#### The task:
Repeat only the stretch of lines below that runs from the line with "[ DAY 1 ] FIFA" through the line with "Hershey's - Milk", unaltered.
[Data section — start]
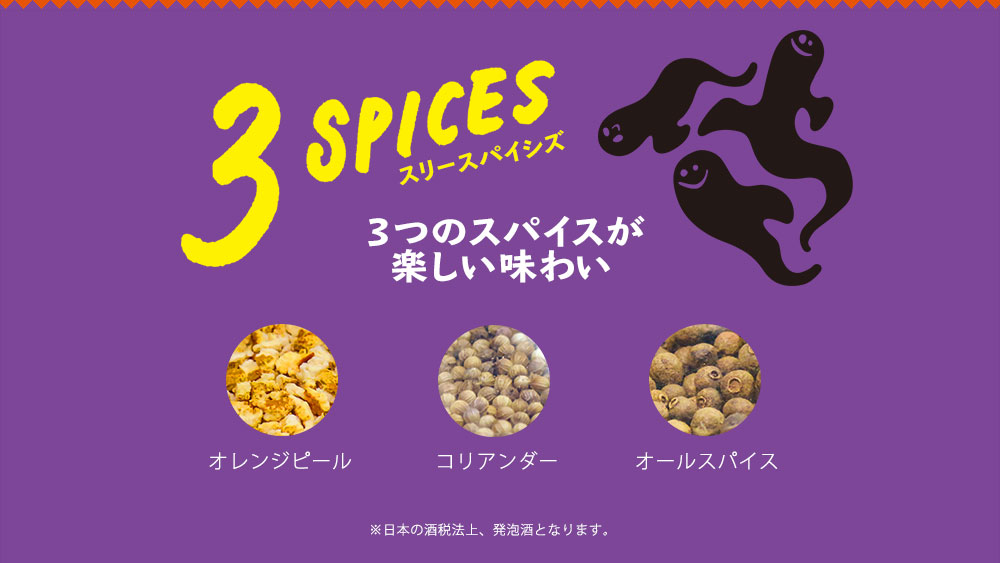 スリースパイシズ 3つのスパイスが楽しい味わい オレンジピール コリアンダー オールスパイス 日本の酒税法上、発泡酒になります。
[Data section — finish]
[Data section — start]
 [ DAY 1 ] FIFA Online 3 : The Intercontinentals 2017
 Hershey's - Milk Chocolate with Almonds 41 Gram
[Data section — finish]
#### Solution to the problem:
 [ DAY 1 ] FIFA Online 3 : The Intercontinentals 2017
 Hershey's - Milk Chocolate with Almonds 41 Gram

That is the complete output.